▶ **Given exercise**: Return every line of the records below verbatim, with no pictures in the copy.
[START Available data]
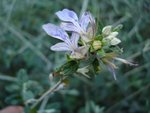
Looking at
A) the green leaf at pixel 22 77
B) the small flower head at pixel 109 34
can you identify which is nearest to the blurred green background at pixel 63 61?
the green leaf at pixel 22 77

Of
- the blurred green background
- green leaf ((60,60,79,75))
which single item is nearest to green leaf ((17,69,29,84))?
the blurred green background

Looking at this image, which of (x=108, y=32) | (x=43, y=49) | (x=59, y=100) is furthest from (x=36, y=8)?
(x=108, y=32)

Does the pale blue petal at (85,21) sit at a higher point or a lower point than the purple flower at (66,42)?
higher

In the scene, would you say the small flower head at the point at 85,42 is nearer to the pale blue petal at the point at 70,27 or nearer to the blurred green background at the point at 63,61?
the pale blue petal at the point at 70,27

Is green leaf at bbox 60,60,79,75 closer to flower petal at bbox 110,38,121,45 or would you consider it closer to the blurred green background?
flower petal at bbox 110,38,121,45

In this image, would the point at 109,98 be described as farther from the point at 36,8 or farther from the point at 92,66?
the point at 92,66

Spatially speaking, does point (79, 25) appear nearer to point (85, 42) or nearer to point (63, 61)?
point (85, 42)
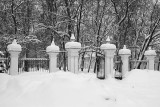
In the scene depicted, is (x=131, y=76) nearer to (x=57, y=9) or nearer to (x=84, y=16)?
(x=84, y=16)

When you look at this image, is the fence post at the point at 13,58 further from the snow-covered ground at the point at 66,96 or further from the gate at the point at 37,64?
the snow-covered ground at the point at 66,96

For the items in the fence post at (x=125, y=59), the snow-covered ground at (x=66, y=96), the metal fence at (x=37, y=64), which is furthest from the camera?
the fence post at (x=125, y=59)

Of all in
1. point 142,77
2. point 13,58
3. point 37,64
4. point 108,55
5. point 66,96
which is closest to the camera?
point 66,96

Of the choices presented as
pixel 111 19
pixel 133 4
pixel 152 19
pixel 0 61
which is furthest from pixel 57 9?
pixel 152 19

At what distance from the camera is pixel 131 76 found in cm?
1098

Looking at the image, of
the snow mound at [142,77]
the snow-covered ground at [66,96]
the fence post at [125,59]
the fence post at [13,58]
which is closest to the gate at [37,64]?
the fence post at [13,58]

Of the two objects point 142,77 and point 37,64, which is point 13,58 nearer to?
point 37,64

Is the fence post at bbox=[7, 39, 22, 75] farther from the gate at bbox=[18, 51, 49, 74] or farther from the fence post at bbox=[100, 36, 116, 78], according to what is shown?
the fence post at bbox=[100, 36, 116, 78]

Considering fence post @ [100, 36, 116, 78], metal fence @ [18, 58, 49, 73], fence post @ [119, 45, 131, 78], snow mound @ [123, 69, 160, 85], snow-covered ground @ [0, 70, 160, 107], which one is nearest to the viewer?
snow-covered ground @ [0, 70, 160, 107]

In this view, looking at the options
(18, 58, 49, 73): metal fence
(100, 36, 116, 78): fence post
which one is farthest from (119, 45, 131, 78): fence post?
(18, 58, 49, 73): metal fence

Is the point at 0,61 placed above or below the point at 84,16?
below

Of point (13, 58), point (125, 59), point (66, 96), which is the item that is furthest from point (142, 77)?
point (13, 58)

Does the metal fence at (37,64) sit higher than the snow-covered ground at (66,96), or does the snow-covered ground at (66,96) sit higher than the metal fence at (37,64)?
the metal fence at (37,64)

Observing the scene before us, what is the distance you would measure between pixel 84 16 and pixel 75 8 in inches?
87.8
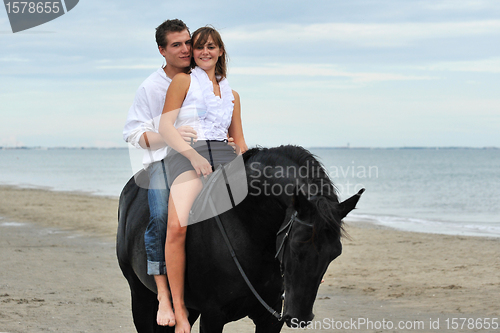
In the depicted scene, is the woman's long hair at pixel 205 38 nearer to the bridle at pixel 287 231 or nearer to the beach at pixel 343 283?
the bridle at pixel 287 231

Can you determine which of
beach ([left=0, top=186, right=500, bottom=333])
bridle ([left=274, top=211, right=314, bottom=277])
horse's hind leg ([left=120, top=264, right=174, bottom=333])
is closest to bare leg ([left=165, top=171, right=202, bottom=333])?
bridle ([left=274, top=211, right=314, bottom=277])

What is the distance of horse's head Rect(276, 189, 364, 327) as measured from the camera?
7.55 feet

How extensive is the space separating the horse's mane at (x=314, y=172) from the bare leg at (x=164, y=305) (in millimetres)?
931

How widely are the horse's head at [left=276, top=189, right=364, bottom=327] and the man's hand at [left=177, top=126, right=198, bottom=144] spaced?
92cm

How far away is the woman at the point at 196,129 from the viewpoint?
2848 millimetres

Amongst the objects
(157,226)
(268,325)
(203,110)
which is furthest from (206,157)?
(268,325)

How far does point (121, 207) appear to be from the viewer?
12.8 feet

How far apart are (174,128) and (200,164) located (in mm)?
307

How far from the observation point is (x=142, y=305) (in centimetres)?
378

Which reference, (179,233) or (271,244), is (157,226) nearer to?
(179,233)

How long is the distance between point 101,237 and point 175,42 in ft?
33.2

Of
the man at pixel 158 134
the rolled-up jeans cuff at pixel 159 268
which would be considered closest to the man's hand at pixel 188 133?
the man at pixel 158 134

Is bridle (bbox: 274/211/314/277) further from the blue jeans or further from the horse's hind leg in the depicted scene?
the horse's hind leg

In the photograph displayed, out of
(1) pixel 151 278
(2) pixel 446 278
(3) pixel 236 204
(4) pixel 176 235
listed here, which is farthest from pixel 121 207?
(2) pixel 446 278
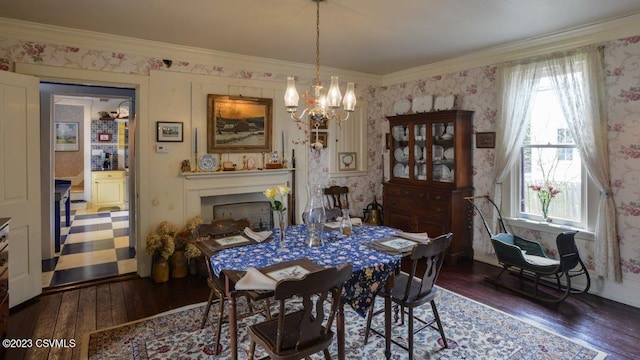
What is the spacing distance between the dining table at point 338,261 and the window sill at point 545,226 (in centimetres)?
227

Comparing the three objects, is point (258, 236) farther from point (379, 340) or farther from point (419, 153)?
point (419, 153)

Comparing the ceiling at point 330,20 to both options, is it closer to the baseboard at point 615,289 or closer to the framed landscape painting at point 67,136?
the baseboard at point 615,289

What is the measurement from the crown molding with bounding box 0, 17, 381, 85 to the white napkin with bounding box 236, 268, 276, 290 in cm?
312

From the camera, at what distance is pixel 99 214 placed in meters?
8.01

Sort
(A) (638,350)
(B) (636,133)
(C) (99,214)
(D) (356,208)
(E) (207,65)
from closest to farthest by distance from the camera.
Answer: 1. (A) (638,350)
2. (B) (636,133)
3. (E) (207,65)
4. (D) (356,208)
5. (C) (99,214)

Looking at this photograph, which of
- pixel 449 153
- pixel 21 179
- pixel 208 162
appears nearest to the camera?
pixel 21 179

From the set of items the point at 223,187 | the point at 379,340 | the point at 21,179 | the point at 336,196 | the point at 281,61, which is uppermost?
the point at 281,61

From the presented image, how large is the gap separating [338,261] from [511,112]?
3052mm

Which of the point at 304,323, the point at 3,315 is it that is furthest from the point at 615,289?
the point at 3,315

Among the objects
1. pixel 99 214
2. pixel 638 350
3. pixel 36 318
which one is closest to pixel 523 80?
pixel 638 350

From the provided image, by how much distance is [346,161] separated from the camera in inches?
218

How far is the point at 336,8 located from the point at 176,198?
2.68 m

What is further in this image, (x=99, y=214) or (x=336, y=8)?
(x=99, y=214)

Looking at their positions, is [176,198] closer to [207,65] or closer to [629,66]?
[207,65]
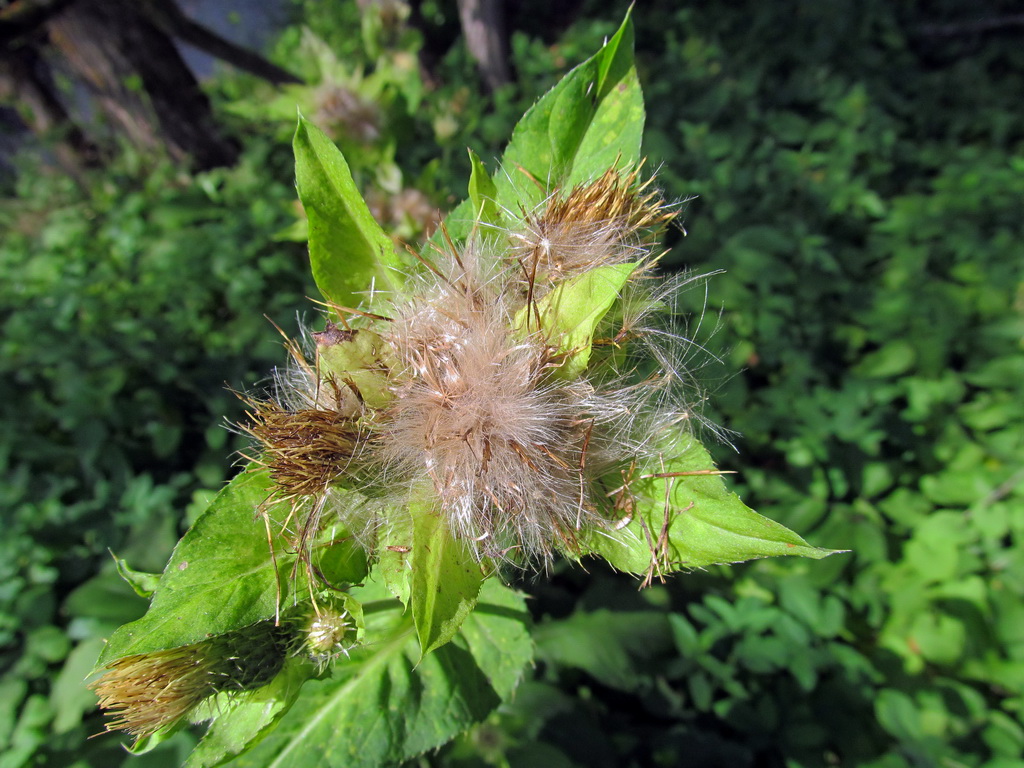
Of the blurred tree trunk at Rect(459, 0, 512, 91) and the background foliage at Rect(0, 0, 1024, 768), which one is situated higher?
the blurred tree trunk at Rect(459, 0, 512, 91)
[END Available data]
▶ **Exercise output**:
Looking at
A) the green leaf at pixel 22 77
B) the small flower head at pixel 109 34
can you identify which is nearest to the blurred green background at pixel 63 61?
the green leaf at pixel 22 77

Of
- the blurred green background
- green leaf ((60,60,79,75))
which single item is nearest to green leaf ((17,69,29,84))?
the blurred green background

Looking at this image, which of (x=108, y=32) | (x=43, y=49) | (x=59, y=100) is furthest from (x=36, y=8)?
(x=108, y=32)

Does the pale blue petal at (85,21) sit at a higher point or a lower point than the purple flower at (66,42)?
higher

In the scene, would you say the small flower head at the point at 85,42 is nearer to the pale blue petal at the point at 70,27 or nearer to the blurred green background at the point at 63,61?
the pale blue petal at the point at 70,27

Is green leaf at bbox 60,60,79,75 closer to flower petal at bbox 110,38,121,45 or would you consider it closer to the blurred green background?
flower petal at bbox 110,38,121,45

In this image, would the point at 109,98 be described as farther from the point at 36,8 or farther from the point at 92,66?
the point at 92,66

Spatially speaking, does point (79, 25) appear nearer to point (85, 42) or nearer to point (63, 61)?
point (85, 42)
In the scene depicted, is (x=131, y=76) nearer to (x=57, y=9) or nearer to (x=84, y=16)?
(x=84, y=16)

When you look at this image, is the fence post at the point at 13,58 further from the snow-covered ground at the point at 66,96 or further from the gate at the point at 37,64?
the snow-covered ground at the point at 66,96

For the items in the fence post at (x=125, y=59), the snow-covered ground at (x=66, y=96), the metal fence at (x=37, y=64), which is furthest from the camera?
the fence post at (x=125, y=59)

Of all in
1. point 142,77
2. point 13,58
3. point 37,64
4. point 108,55
5. point 66,96
which is closest to the camera?
point 66,96

Of the choices presented as
pixel 111 19
pixel 133 4
pixel 152 19
pixel 0 61
which is furthest from pixel 57 9?
pixel 152 19

At what distance from the camera is pixel 131 76 found in cm?
1098

Looking at the image, of
the snow mound at [142,77]
the snow-covered ground at [66,96]
the fence post at [125,59]
the fence post at [13,58]
which is closest to the gate at [37,64]?
the fence post at [13,58]

Of the two objects point 142,77 and point 37,64, which is point 13,58 nearer to?
point 37,64

Is the fence post at bbox=[7, 39, 22, 75] farther from the gate at bbox=[18, 51, 49, 74] or farther from the fence post at bbox=[100, 36, 116, 78], according to what is shown?
the fence post at bbox=[100, 36, 116, 78]

Considering fence post @ [100, 36, 116, 78], metal fence @ [18, 58, 49, 73], fence post @ [119, 45, 131, 78], snow mound @ [123, 69, 160, 85], snow-covered ground @ [0, 70, 160, 107], which one is nearest to the viewer?
snow-covered ground @ [0, 70, 160, 107]

In this view, looking at the options
(18, 58, 49, 73): metal fence
(100, 36, 116, 78): fence post
which one is farthest from (119, 45, 131, 78): fence post?
(18, 58, 49, 73): metal fence

Is the point at 0,61 placed above or below the point at 84,16?
below

Of point (13, 58), point (125, 59), point (66, 96), which is the item that is furthest from point (142, 77)?
point (13, 58)

Does the metal fence at (37,64) sit higher than the snow-covered ground at (66,96), or does the snow-covered ground at (66,96) sit higher than the metal fence at (37,64)?
the metal fence at (37,64)

Observing the scene before us, what is the distance you would measure between pixel 84 16 and pixel 75 8 in inches?
87.8
In the depicted scene, is the woman's long hair at pixel 205 38 nearer to the bridle at pixel 287 231 or nearer to the beach at pixel 343 283?
the bridle at pixel 287 231

Can you determine which of
beach ([left=0, top=186, right=500, bottom=333])
bridle ([left=274, top=211, right=314, bottom=277])
horse's hind leg ([left=120, top=264, right=174, bottom=333])
is closest to bare leg ([left=165, top=171, right=202, bottom=333])?
bridle ([left=274, top=211, right=314, bottom=277])

What is the distance of horse's head Rect(276, 189, 364, 327) as measured from the camera?
7.55 feet

How extensive is the space separating the horse's mane at (x=314, y=172) from the bare leg at (x=164, y=305) (in millimetres)?
931

How widely are the horse's head at [left=276, top=189, right=364, bottom=327] and the man's hand at [left=177, top=126, right=198, bottom=144] spaced?
92cm

How far away is the woman at the point at 196,129 from the viewpoint?
2848 millimetres

Amongst the objects
(157,226)
(268,325)
(203,110)
which is furthest from (206,157)?
(268,325)

How far does point (121, 207) appear to be from the viewer?
12.8 feet

How far apart are (174,128) and (200,164) located (in mm)?
307

How far from the observation point is (x=142, y=305) (in centimetres)?
378

Which reference, (179,233) or (271,244), is (157,226) nearer to?
(179,233)

How long is the distance between point 101,237 and point 175,42 in ft?
33.2

Of
the man at pixel 158 134
the rolled-up jeans cuff at pixel 159 268
which would be considered closest to the man's hand at pixel 188 133?
the man at pixel 158 134

Is bridle (bbox: 274/211/314/277) further from the blue jeans or further from the horse's hind leg in the depicted scene?
the horse's hind leg

In the photograph displayed, out of
(1) pixel 151 278
(2) pixel 446 278
(3) pixel 236 204
(4) pixel 176 235
listed here, which is farthest from pixel 121 207?
(2) pixel 446 278
What is the spacing distance between the dining table at point 338,261 and the window sill at point 545,226 (in centimetres)?
227

Comparing the three objects, is point (258, 236) farther from point (379, 340) or farther from point (419, 153)?
point (419, 153)

Comparing the ceiling at point 330,20 to both options, is it closer to the baseboard at point 615,289 or closer to the framed landscape painting at point 67,136?
the baseboard at point 615,289

What is the measurement from the crown molding with bounding box 0, 17, 381, 85 to the white napkin with bounding box 236, 268, 276, 290 in cm?
312

From the camera, at what distance is pixel 99 214 placed in meters?
8.01

Sort
(A) (638,350)
(B) (636,133)
(C) (99,214)
(D) (356,208)
(E) (207,65)
from closest to farthest by distance from the camera.
Answer: 1. (A) (638,350)
2. (B) (636,133)
3. (E) (207,65)
4. (D) (356,208)
5. (C) (99,214)

Looking at this photograph, which of
- pixel 449 153
- pixel 21 179
- pixel 208 162
appears nearest to the camera?
pixel 21 179

From the set of items the point at 223,187 | the point at 379,340 | the point at 21,179 | the point at 336,196 | the point at 281,61, which is uppermost?
the point at 281,61

From the presented image, how large is the gap separating [338,261] from [511,112]?
3052mm

Which of the point at 304,323, the point at 3,315 is it that is furthest from the point at 615,289?
the point at 3,315

Among the objects
1. pixel 99 214
2. pixel 638 350
3. pixel 36 318
which one is closest to pixel 523 80?
pixel 638 350

From the provided image, by how much distance is [346,161] separated from the camera in inches?
218

How far is the point at 336,8 located from the point at 176,198?
2.68 m

What is further in this image, (x=99, y=214) or (x=336, y=8)?
(x=99, y=214)

Looking at their positions, is [176,198] closer to [207,65] or closer to [629,66]?
[207,65]
Of the blurred tree trunk at Rect(459, 0, 512, 91) and the background foliage at Rect(0, 0, 1024, 768), which one is situated higher?
the blurred tree trunk at Rect(459, 0, 512, 91)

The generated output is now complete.